As he looks to maintain a culture where creativity can thrive, Hahn said Mischief has been very deliberate in who it hires and what clients it takes on. In the past year, the agency said it has turned down 250 business opportunities.
“We say ‘no’ a lot and I think that’s one of our superpowers,” Hahn said. “As long as you bring in people who are there for the right reasons and they understand what they're there for and have the passion that the agency was founded on, you can grow. You have to be really careful in hiring.”
Succession and exit planning
Another area in which independent agencies, in particular, struggle with is in mapping out succession and exit plans.
Brandon, the CEO of the digital marketing agency by the same name, was a lawyer before he bought his agency from his dad, which put him in debt, and so he quickly realized the importance of planning for the future. He said he wanted to protect his own family from inheriting that debt should anything happen to him.
So he set up “an employee trust that’s funded by life insurance. If I die, [his president and chief operating officer] has an agreement: she can buy the agency on the agreed-upon value and use that life insurance to pay for a good bit of it. If I die, there are no questions. In terms of TBA, things will continue to rock right along,” Brandon said.

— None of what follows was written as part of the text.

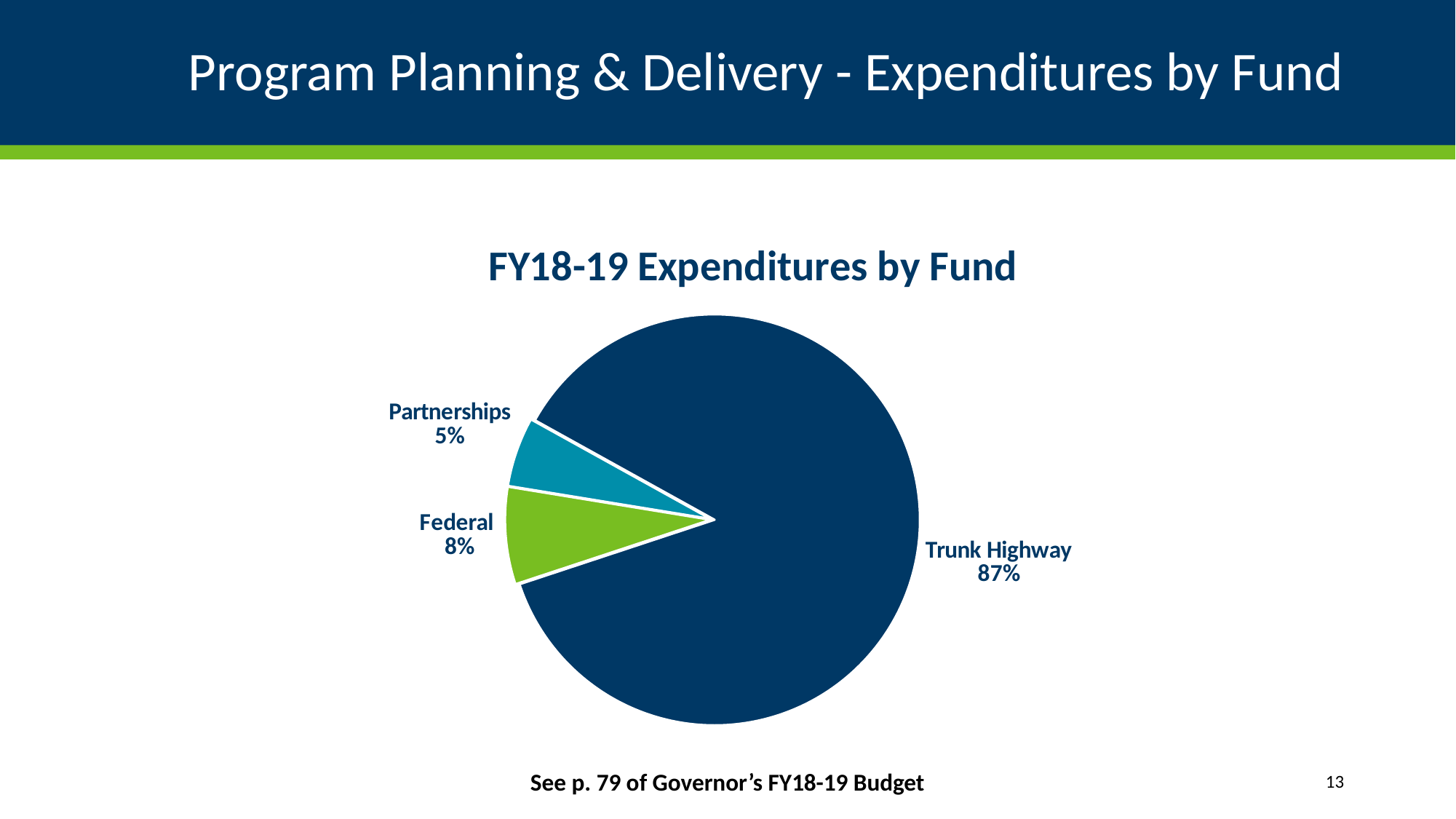
Which fund accounts for the smallest share of expenditures? Partnerships How many slices does the pie chart have? 3 What is the difference in percentage points between the Federal and Partnerships shares? 3 What type of chart is shown on the slide? Pie chart What is the difference in percentage points between the Trunk Highway and Federal shares? 79 Which is larger, the Federal share or the Partnerships share? Federal What share of FY18-19 expenditures comes from the Federal fund? 8% What share of FY18-19 expenditures comes from Partnerships? 5% What colour is the Federal slice? Green What is the title of the chart? FY18-19 Expenditures by Fund Which fund accounts for the largest share of expenditures? Trunk Highway What share of FY18-19 expenditures comes from the Trunk Highway fund? 87%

Brandon said it “took work to figure out” his exit plan, adding that his succession plan is also “detailed”—it allows for his president and chief operating officer, who would be his successor, to be incentivized to stay.
Also read: How to pick the right leaders for your succession
Few of the executives interviewed had a clear succession or exit plan outlined when asked about them. Joe Parrish, founding partner and chief creative officer of The Variable, didn’t have one until 2021, when it took an investment from Chicago-based private equity firm Svoboda Capital (Svoboda Capital also took a “significant investment” in Highdive in May). The decision came after Parrish’s partner, co-founder and executive board advisor Keith Vest was diagnosed with stage 4 kidney cancer that had metastasized.
“After years of slow, but steady growth,” following its 2011 founding, “Keith and I were starting to feel optimistic about what we were able to create at The Variable,” said Parrish, until the diagnosis.
Fortunately, Vest fully recovered. But at the time, the partners’ operating agreement had a buy/sell provision, meaning “If Keith or I died, our families would get a one-time payment for half of the agreed-upon value of the business. A value that we would be responsible for updating yearly. Unfortunately, the value of the company had increased significantly since we had last updated our operating agreement,” said Parrish.
“That presented two problems: Keith’s family was due more money than was outlined in our agreement and, even though the business was growing, it didn’t have enough free cash to pull that amount out of the business,” he added, resulting in the need for outside investment.
Some executives said they’re too focused on running their agencies to think about an exit or succession. But as The Variable’s Parrish underscored, no one really knows when life will throw a wrench into your plans.
Brandon said it’s hard for any business to map out these plans.
“Finding the right people you trust and you’re very confident will execute the agreement if something happens to you; that can be difficult for anybody,” he said. “Two, it’s the emotional part of it. People who start their own agency don’t want to give it up. Even death, people don’t want to think about it. It’s complicated."